►
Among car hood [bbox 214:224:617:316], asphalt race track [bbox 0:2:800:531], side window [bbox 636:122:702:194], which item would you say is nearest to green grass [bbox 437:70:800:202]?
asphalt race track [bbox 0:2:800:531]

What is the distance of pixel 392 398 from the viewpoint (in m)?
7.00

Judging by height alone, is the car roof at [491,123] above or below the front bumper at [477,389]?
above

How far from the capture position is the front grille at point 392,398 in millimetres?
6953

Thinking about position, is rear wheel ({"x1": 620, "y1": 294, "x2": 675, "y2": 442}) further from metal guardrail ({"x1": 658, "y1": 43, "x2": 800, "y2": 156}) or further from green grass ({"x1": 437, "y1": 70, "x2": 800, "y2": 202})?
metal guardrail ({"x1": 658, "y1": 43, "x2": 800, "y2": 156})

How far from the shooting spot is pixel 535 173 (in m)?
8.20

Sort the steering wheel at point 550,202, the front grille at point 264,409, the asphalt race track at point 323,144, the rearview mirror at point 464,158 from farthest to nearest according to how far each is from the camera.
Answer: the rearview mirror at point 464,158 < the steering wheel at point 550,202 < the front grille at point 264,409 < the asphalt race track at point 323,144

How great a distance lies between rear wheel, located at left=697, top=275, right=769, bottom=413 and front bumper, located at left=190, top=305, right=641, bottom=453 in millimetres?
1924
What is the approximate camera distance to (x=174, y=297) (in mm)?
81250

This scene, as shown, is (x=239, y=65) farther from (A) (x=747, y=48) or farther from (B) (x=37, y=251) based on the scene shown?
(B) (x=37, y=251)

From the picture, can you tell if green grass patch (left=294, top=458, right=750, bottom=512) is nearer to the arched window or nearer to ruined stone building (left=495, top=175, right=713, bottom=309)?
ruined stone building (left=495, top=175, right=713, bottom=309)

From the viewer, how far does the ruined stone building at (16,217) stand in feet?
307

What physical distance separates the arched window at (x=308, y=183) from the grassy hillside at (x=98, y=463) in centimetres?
◄
» **Instructions to follow**
Find the line containing "What is the distance" in the material above. Print it and every line after it through the end, exactly and only those.

» **Solution to this exercise**
What is the distance of pixel 392 398 from the viewpoint (in m)?
7.00

Judging by height alone, is the car roof at [491,123] above or below the front bumper at [477,389]?
above

How far from the capture position is the front grille at point 392,398 in millimetres?
6953

Thinking about position, is rear wheel ({"x1": 620, "y1": 294, "x2": 675, "y2": 442}) further from metal guardrail ({"x1": 658, "y1": 43, "x2": 800, "y2": 156}) or further from green grass ({"x1": 437, "y1": 70, "x2": 800, "y2": 202})?
metal guardrail ({"x1": 658, "y1": 43, "x2": 800, "y2": 156})

How far from the shooting spot is pixel 535 173 (in m)?
8.20

Sort the steering wheel at point 550,202, the front grille at point 264,409, the asphalt race track at point 323,144, the rearview mirror at point 464,158 from farthest to nearest according to how far each is from the camera.
Answer: the rearview mirror at point 464,158 < the steering wheel at point 550,202 < the front grille at point 264,409 < the asphalt race track at point 323,144

How great a distance lies between rear wheel, located at left=697, top=275, right=769, bottom=413 and front bumper, located at left=190, top=305, right=641, bottom=453 in millimetres?
1924
What is the approximate camera distance to (x=174, y=297) (in mm)?
81250

This scene, as shown, is (x=239, y=65) farther from (A) (x=747, y=48) or farther from (B) (x=37, y=251) based on the scene shown?
(B) (x=37, y=251)

From the picture, can you tell if green grass patch (left=294, top=458, right=750, bottom=512) is nearer to the arched window or nearer to ruined stone building (left=495, top=175, right=713, bottom=309)?
ruined stone building (left=495, top=175, right=713, bottom=309)

From the viewer, how far does the ruined stone building at (16,217) stand in feet?
307

What physical distance separates the arched window at (x=308, y=183) from the grassy hillside at (x=98, y=463) in centimetres?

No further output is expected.